═════ Document extract

Elizabeth Williams begins her seventh WNBA season Friday, and when the Atlanta Dream tips off, another former Hampton Roads basketball legend will be watching from the sideline.

La’Keshia Frett, a former Phoebus High star and All-American for Georgia, joined the Dream this week as an assistant coach. Frett, a former assistant coach at Virginia, spent the 2019-2020 season as an assistant at Auburn.

Williams, a former star at Princess Anne High in Virginia Beach and an All-American at Duke, has been with Atlanta for the previous five seasons and is the club’s all-time leading shot blocker. She was named to the WNBA’s all-defensive team last season.

“Coach Frett is a 757 legend,” Williams said in a text message Wednesday. “As soon as I heard she was joining our staff, I was really excited. She is one of the best in the entire history of our sport, so what better time than the league’s 25th season for her to help lead us?”

══════════
═════ Data shown

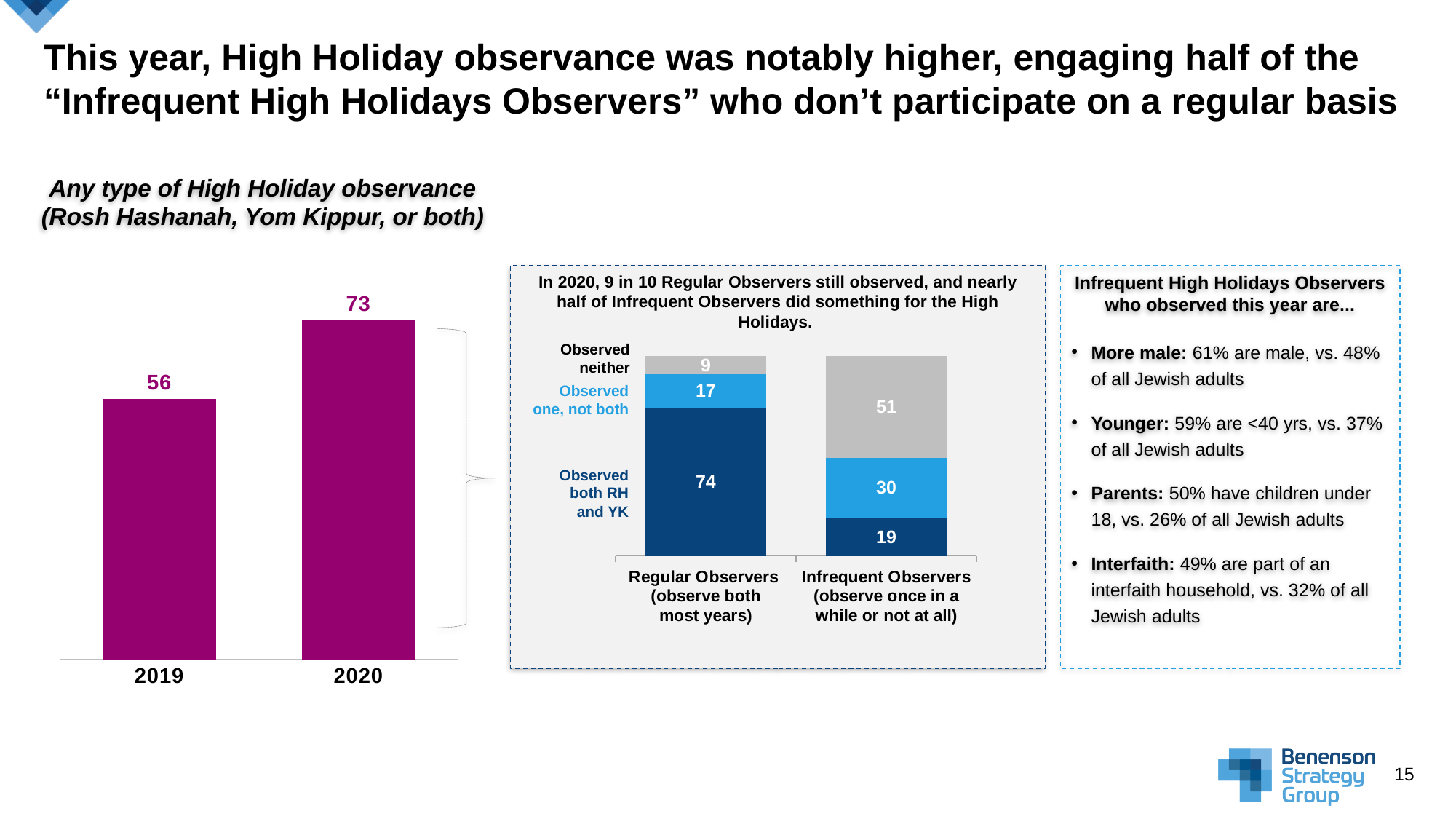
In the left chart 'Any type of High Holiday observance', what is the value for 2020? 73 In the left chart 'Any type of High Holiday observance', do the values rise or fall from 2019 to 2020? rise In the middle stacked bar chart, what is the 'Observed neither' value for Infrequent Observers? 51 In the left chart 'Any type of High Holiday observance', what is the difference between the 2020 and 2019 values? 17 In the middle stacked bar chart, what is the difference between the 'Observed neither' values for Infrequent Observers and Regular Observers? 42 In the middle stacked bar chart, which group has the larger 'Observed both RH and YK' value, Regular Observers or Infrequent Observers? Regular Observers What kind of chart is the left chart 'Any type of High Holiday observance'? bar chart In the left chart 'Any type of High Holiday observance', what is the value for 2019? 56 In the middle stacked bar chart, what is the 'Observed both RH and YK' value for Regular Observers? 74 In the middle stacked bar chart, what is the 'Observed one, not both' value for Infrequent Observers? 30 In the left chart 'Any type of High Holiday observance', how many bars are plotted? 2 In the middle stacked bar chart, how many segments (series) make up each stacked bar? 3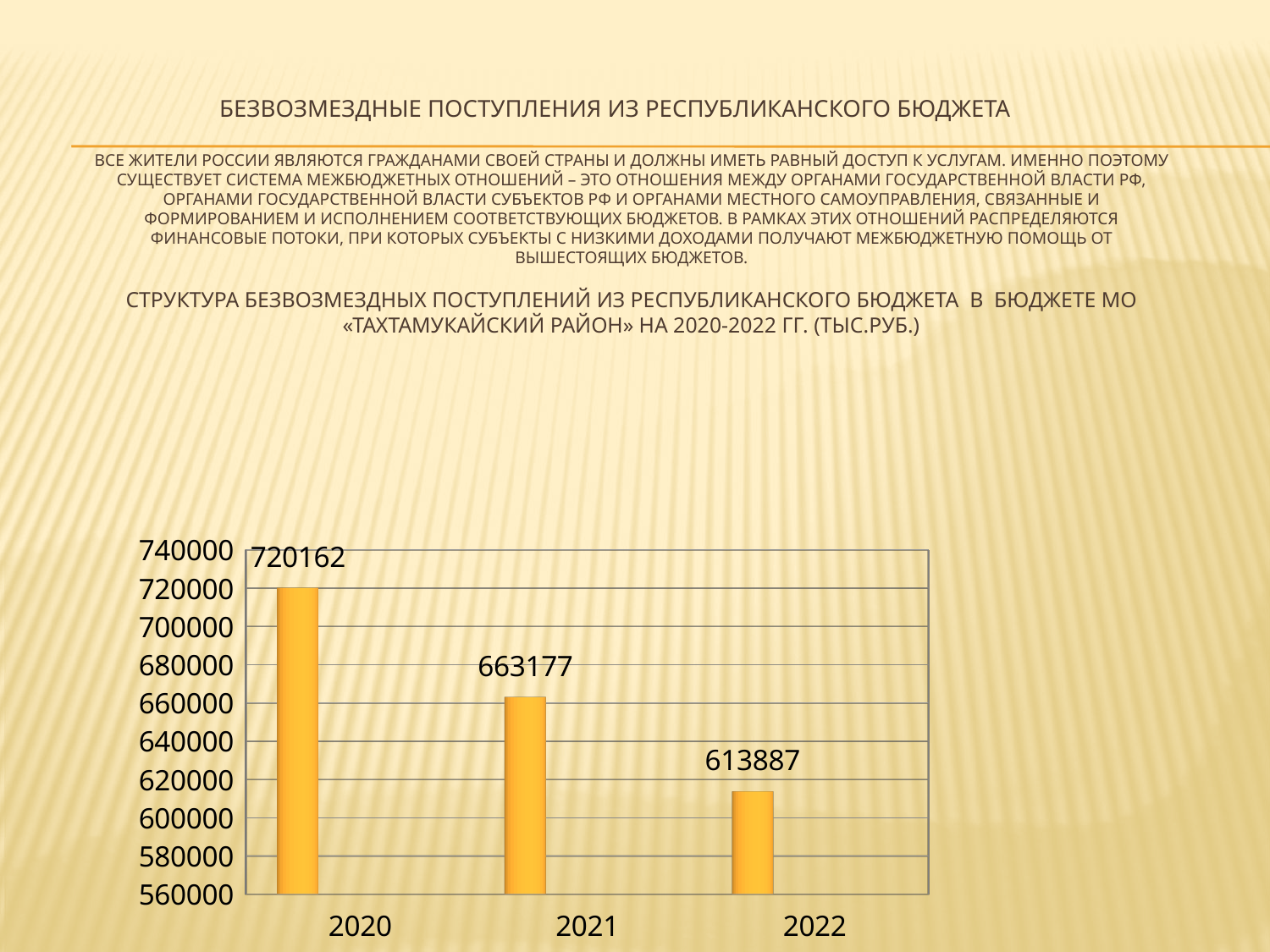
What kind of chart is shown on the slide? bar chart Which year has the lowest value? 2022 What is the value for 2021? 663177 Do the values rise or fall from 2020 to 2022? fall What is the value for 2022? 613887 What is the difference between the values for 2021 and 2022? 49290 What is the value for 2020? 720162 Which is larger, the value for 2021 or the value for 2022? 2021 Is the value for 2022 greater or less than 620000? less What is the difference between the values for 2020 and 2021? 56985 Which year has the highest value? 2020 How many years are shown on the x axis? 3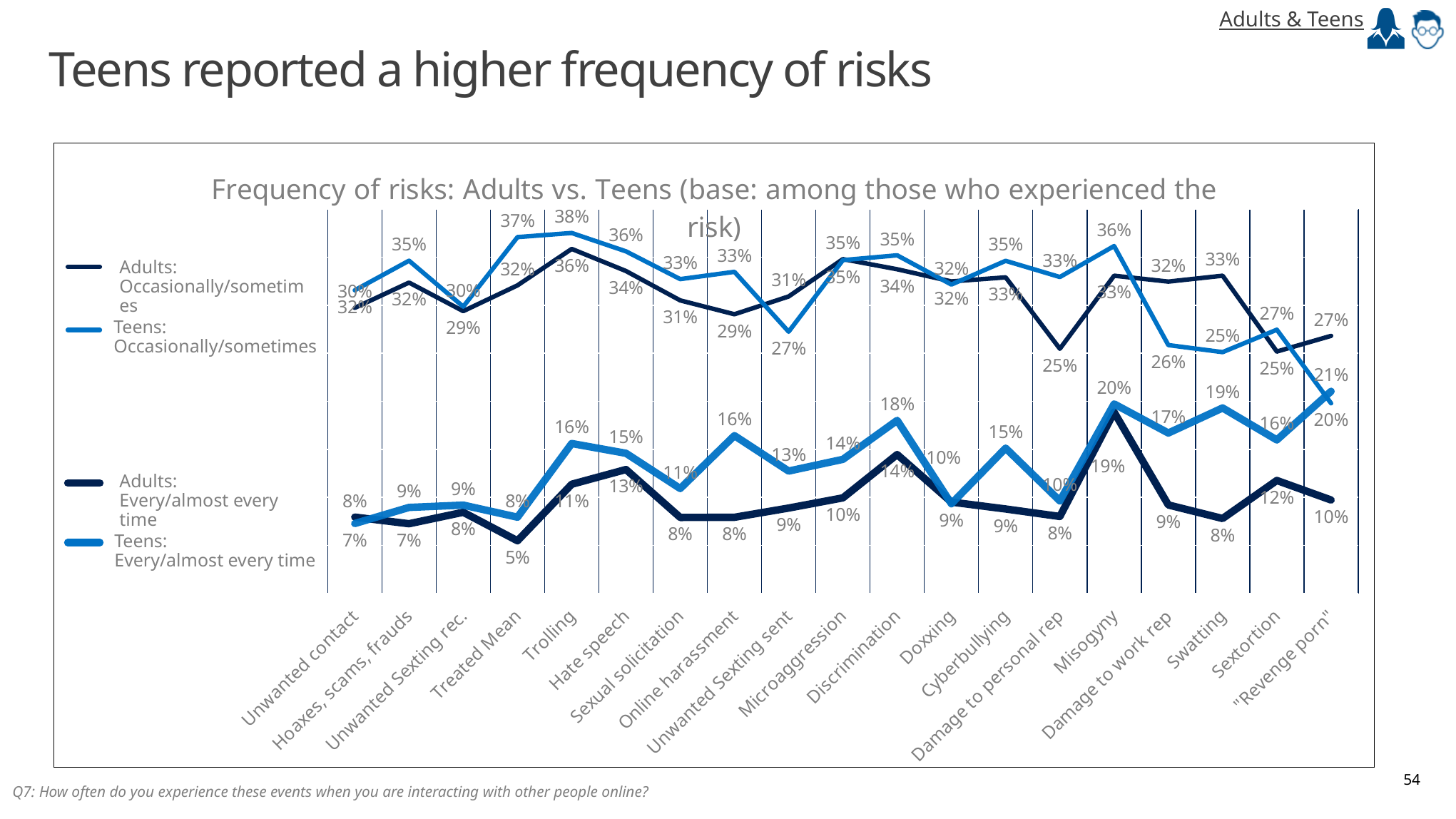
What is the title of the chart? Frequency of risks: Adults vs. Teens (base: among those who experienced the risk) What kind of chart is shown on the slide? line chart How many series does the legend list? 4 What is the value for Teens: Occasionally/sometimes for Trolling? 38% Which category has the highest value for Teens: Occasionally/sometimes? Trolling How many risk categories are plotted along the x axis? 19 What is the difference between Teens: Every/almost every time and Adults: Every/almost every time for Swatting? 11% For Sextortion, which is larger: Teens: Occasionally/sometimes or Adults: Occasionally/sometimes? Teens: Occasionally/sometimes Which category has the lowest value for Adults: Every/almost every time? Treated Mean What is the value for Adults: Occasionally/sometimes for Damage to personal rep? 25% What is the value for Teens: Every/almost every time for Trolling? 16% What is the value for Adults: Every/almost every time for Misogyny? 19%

══════════

Exercise set:
**1)** Return the Atlanta Dream article word for word, from "Williams, a former" to "team last season.".
**2)** In the Atlanta Dream article, where did Frett work as an assistant coach during the 2019-2020 season?
**3)** Continue the Atlanta Dream article from where it stops.

Responses per task:
**1)**
Williams, a former star at Princess Anne High in Virginia Beach and an All-American at Duke, has been with Atlanta for the previous five seasons and is the club’s all-time leading shot blocker. She was named to the WNBA’s all-defensive team last season.

**2)** Auburn

**3)**
At Phoebus, Frett was named the 1993 National Prep Player of the Year. She remains the Virginia High School League boys and girls career scoring leader with 3,290 points.

Frett played seven seasons in the WNBA and two seasons in the American Basketball League. She was an assistant at Georgia and U.Va. before joining Auburn’s staff.

“I am just excited for the opportunity to be a part of the Atlanta Dream and work with the coaches and the players,” Frett said in a release from the Dream. “Being a former WNBA player and having the chance to be back in the league but in a different way feels great. I’m absolutely excited about the opportunity.”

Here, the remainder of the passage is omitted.